Orman Bakanı ve Su İşleri Bakanı Veysel Eroğlu, bakanlığının bütçesi görüşülürken, “her ağaç kesilmeyecek diye bir şey yok” dedi ve ekledi:”Memleketin odun ihtiyacı var”…
Aslında bence memleketin her şeye ihtiyacı var da oduna ve her ağacı kesilecek odun gibi gören bir düşünceye sahip Bakana ihtiyacı yok.
Ama Bakan farklı düşünemez. Çünkü AKP, siyasi kültüründen kaynaklanan zihniyeti gereği canlıların doğal bir çevrede yaşaması gerektiği düşüncesini reddediyor.
Dolayısıyla rant ve talanı korumayı benimseyen bir partiden olunca Profesörlük ve diğer kimlikler, kişilikler, insani erdemler ikinci planda kalıyor.
Ağaç da vatan da onlar için kutsal değerler değil. Ağacı yaşayan bir canlı olarak değil, paraya eş değerde bir meta olan odunla kıyaslamaları bundandır.
Bu yüzden sınır, kural, yasa, çevre, yaşam alanı tanımadan geleceğimiz olan ormanlara, yeşil alanlara, tarihi, kültürel mekanlara acımasız bir vahşilikte saldırıyorlar.

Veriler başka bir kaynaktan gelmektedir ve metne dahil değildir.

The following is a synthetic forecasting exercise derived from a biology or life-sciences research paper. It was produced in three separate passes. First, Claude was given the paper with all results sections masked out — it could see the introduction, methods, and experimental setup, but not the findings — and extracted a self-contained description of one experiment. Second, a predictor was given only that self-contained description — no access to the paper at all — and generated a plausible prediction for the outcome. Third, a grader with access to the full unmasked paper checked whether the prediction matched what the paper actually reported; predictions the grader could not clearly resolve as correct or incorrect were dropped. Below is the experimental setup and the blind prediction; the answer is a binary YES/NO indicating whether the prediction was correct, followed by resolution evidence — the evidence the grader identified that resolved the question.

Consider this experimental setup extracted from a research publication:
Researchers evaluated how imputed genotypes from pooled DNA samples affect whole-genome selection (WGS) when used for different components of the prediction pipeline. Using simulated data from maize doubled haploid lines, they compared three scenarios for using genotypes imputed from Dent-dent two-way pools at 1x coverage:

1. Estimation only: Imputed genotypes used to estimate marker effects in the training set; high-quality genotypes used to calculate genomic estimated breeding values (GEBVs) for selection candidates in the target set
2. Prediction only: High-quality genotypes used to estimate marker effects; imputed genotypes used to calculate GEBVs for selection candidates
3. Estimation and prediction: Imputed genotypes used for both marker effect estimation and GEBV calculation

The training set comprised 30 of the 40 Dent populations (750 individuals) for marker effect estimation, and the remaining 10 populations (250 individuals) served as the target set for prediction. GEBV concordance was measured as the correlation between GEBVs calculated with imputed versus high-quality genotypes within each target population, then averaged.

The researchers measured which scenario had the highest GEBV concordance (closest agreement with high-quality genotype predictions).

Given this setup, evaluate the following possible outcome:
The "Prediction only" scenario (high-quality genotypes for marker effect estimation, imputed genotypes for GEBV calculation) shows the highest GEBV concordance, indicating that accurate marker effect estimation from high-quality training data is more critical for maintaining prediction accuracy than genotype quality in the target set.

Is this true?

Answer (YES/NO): NO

Atatürk’ün kendi adıyla anılan Atatürk Orman Çiftliği’ne çoğunu kendi elleriyle diktiği binlerce ağacı 5 yaşındaymış gibi belge düzenleyip kestirerek ortasına bizi dünyaya rezil eden 6 katrilyonluk, üstelik de kaçak Cumhurbaşkanlığı Sarayı yapılmasını sağlayan da bu AKP zihniyeti değil mi?
Oysa ağaç varsa hava, su, toprak gibi yaşamın sürmesini sağlayan diğer elementler de var olur.
Bu nedenler ağaçlar vatanın en kutsalıdır. Uğruna ölünür.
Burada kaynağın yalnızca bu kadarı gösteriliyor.